КОРОТКОЕ ЗАДАНИЕ A: Найдите в записях все строки, где встречается слово «separating», и перепишите каждую из них целиком.

ЦИТИРУЕМЫЙ ТЕКСТ:
======

Наконец по заявке командира стрелкового полка переношу огонь батарей на северную окраину, затем за пределы поселка, где снова появились вражеские подразделения, изготовившиеся для контратаки.

Через полчаса поселок был полностью очищен от противника. 292-я стрелковая дивизия слева, а 311-я - справа ворвались в Кириши почти одновременно и начали теснить гитлеровцев на запад. Это, безусловно, был большой успех и пехотинцев и артиллеристов, а для нашего 881-го корпусного артиллерийского полка - и боевое крещение, экзамен на зрелость.

Стрелковый полк 292-й дивизии, действия которого поддерживал наш 3-й дивизион, закрепился на южных и юго-западных окраинах поселка. Вместе с командирами стрелковых батальонов, на одних с ними наблюдательных пунктах, находились и командиры батарей - Коган, Деркач, Павлов. Они немедленно организовали наблюдение с нового места за передвижениями противника на противоположном берегу реки Волхов, уточнили координаты его артиллерийских и минометных батарей, укреплений в глубине, подготовили данные для стрельбы по ним.

======

СОХРАНЁННЫЕ ЗАПИСИ:
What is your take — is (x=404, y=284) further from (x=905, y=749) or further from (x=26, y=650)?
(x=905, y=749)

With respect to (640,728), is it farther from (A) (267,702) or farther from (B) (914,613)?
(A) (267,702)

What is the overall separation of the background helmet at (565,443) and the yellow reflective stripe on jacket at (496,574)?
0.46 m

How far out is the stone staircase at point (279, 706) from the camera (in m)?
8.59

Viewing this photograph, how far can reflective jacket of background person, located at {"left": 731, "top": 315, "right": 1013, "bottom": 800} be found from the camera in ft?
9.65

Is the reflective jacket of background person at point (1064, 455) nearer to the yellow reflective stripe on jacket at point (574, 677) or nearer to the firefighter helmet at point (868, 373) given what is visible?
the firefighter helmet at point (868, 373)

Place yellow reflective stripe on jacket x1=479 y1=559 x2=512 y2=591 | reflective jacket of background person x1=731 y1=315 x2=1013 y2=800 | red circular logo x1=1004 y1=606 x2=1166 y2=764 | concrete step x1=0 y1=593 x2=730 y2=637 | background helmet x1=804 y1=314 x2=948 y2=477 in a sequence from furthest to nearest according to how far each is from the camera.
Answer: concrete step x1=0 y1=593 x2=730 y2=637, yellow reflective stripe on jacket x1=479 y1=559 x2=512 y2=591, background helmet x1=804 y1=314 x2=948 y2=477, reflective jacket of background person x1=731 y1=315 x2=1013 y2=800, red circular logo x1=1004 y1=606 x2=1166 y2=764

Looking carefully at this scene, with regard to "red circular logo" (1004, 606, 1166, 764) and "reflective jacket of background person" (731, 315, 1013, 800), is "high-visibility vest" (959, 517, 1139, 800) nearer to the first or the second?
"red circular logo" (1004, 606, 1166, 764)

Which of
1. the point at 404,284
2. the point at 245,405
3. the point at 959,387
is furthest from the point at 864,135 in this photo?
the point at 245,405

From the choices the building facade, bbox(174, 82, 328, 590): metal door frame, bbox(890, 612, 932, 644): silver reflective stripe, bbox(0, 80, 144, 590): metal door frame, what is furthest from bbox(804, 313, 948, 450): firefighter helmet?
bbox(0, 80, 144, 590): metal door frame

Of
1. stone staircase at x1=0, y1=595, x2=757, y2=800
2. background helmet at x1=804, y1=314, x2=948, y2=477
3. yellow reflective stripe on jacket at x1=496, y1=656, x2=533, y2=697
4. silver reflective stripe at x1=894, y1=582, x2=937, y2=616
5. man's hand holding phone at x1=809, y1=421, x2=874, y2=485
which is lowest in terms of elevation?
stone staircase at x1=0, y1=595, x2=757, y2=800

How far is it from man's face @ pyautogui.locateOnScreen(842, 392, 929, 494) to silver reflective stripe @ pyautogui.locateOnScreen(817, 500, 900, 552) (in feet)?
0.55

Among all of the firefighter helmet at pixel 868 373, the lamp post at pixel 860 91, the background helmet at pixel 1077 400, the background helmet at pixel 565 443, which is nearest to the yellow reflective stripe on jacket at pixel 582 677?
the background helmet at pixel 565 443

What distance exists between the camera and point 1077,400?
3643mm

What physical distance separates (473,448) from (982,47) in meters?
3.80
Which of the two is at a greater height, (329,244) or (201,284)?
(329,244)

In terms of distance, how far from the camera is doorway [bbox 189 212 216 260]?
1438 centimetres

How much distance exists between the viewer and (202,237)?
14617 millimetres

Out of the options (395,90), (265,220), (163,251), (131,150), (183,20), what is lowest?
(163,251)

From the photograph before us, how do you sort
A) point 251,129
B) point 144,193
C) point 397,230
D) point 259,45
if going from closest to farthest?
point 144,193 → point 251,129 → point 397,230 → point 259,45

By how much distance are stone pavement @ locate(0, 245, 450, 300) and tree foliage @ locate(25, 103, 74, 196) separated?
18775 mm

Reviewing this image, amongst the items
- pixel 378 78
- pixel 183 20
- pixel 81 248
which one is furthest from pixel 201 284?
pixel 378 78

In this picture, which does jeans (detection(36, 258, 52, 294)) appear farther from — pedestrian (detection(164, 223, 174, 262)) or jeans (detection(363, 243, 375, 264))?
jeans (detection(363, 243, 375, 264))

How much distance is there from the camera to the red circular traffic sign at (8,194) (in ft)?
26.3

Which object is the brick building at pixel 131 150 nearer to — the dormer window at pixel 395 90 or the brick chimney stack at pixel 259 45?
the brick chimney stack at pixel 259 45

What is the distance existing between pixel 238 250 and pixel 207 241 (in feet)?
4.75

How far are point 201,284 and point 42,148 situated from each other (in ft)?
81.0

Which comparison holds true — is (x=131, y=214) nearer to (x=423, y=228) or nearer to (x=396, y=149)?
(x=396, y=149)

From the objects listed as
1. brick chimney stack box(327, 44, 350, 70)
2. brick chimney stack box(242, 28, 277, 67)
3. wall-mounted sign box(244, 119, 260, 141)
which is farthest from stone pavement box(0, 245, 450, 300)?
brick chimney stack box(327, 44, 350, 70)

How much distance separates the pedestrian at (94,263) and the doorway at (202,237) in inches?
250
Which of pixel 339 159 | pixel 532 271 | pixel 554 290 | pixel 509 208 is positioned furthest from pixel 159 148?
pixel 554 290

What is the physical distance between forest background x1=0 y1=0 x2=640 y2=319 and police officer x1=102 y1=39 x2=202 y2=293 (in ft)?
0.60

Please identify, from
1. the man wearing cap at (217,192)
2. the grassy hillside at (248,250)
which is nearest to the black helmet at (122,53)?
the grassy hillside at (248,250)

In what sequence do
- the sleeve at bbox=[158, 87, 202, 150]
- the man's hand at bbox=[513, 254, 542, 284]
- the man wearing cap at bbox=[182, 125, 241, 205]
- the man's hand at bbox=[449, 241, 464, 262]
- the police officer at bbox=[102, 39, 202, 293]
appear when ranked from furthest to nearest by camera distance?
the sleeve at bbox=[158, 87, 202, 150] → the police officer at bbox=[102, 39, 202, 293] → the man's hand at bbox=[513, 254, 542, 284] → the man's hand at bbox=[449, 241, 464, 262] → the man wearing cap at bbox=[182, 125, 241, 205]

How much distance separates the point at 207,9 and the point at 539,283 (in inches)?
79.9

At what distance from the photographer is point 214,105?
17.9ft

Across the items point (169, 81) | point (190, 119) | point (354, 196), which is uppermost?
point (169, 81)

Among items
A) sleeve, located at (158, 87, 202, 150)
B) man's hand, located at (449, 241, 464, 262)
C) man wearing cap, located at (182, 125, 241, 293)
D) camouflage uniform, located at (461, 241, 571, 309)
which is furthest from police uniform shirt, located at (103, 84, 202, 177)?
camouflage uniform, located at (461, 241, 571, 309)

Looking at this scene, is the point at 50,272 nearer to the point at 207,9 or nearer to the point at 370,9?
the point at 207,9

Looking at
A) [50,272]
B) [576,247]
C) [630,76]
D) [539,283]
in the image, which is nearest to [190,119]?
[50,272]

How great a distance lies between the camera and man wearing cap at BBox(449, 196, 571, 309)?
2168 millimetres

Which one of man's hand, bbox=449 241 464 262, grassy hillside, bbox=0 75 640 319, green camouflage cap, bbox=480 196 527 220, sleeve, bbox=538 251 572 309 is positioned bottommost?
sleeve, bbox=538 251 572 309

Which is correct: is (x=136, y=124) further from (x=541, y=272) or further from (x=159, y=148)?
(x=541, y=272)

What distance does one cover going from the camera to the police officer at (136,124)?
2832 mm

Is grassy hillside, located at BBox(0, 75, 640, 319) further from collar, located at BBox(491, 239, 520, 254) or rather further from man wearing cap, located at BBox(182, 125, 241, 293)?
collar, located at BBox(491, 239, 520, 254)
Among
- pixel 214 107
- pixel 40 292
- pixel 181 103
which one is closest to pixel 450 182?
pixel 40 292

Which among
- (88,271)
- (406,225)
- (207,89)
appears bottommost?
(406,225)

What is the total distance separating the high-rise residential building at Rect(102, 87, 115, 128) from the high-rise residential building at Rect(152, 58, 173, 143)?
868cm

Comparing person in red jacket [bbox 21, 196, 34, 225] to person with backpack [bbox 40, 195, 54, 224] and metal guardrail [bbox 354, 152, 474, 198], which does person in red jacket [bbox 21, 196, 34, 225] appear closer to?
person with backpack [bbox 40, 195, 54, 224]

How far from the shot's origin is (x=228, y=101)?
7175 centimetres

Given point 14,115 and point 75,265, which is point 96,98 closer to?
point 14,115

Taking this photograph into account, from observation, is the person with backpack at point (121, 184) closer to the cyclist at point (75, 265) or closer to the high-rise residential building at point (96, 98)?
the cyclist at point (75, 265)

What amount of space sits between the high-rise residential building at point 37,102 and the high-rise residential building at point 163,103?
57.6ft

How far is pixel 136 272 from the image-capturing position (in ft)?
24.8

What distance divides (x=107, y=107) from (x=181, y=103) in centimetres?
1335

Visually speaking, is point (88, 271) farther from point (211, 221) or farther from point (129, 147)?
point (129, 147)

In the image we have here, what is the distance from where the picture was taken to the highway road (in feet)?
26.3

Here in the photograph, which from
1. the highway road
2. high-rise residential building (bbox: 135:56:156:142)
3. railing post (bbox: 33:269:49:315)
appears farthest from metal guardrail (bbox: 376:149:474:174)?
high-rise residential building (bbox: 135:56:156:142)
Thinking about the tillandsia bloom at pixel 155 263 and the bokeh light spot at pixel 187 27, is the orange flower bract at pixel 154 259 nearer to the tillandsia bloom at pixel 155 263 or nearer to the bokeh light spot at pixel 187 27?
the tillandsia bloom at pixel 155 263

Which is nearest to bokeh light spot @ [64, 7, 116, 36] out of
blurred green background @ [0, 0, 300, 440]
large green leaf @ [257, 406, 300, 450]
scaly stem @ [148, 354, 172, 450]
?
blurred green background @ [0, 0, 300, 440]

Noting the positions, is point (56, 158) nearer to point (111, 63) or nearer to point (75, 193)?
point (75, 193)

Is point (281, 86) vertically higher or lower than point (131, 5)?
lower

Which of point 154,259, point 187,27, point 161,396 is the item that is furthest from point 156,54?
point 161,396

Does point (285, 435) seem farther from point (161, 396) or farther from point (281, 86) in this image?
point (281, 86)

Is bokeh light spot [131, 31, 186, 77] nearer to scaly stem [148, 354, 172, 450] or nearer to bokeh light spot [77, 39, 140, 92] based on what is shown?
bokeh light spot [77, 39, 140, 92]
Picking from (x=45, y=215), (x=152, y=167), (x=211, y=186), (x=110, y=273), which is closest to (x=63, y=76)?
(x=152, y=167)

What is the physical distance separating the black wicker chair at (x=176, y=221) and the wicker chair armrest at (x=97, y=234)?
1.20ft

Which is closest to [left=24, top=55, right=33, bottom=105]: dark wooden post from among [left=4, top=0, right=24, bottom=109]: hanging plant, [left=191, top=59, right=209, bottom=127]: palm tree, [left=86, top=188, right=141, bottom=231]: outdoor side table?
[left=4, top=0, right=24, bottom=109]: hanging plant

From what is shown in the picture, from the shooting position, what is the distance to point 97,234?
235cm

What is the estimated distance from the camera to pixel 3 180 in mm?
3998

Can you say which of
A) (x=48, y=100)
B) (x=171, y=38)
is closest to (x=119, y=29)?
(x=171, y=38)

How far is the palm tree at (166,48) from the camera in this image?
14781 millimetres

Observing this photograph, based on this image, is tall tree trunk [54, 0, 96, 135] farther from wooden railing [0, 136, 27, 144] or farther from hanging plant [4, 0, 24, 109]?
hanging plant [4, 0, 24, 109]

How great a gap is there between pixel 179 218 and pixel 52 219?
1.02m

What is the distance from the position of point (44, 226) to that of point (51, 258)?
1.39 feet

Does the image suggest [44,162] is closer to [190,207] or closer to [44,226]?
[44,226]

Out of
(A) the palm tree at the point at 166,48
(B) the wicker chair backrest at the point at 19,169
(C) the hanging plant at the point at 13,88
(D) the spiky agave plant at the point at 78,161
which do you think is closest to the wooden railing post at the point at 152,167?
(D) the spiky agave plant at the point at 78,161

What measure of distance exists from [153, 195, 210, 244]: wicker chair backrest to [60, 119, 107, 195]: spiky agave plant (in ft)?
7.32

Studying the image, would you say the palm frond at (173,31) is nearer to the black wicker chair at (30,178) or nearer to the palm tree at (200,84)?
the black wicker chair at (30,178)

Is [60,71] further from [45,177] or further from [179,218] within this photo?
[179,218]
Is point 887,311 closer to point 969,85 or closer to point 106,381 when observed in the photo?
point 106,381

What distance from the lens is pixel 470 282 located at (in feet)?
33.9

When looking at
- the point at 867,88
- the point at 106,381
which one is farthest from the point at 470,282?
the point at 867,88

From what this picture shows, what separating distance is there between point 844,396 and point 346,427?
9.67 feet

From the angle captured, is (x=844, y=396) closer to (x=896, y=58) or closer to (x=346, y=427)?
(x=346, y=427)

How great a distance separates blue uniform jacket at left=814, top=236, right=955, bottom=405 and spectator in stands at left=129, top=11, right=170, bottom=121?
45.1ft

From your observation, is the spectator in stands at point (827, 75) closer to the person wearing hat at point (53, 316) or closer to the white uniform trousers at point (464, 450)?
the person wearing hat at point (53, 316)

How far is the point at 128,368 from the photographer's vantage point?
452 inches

======

КОРОТКОЕ ЗАДАНИЕ B: Воспроизведите дословно фрагмент текста о бое за Кириши, который начинается со слов «Наконец по заявке» и заканчивается словами «экзамен на зрелость.».

ОТВЕТ НА ЗАДАНИЕ A:
What is the total distance separating the high-rise residential building at Rect(102, 87, 115, 128) from the high-rise residential building at Rect(152, 58, 173, 143)?
What is the physical distance separating the black wicker chair at (x=176, y=221) and the wicker chair armrest at (x=97, y=234)?
From what this picture shows, what separating distance is there between point 844,396 and point 346,427?

ОТВЕТ НА ЗАДАНИЕ B:
Наконец по заявке командира стрелкового полка переношу огонь батарей на северную окраину, затем за пределы поселка, где снова появились вражеские подразделения, изготовившиеся для контратаки.

Через полчаса поселок был полностью очищен от противника. 292-я стрелковая дивизия слева, а 311-я - справа ворвались в Кириши почти одновременно и начали теснить гитлеровцев на запад. Это, безусловно, был большой успех и пехотинцев и артиллеристов, а для нашего 881-го корпусного артиллерийского полка - и боевое крещение, экзамен на зрелость.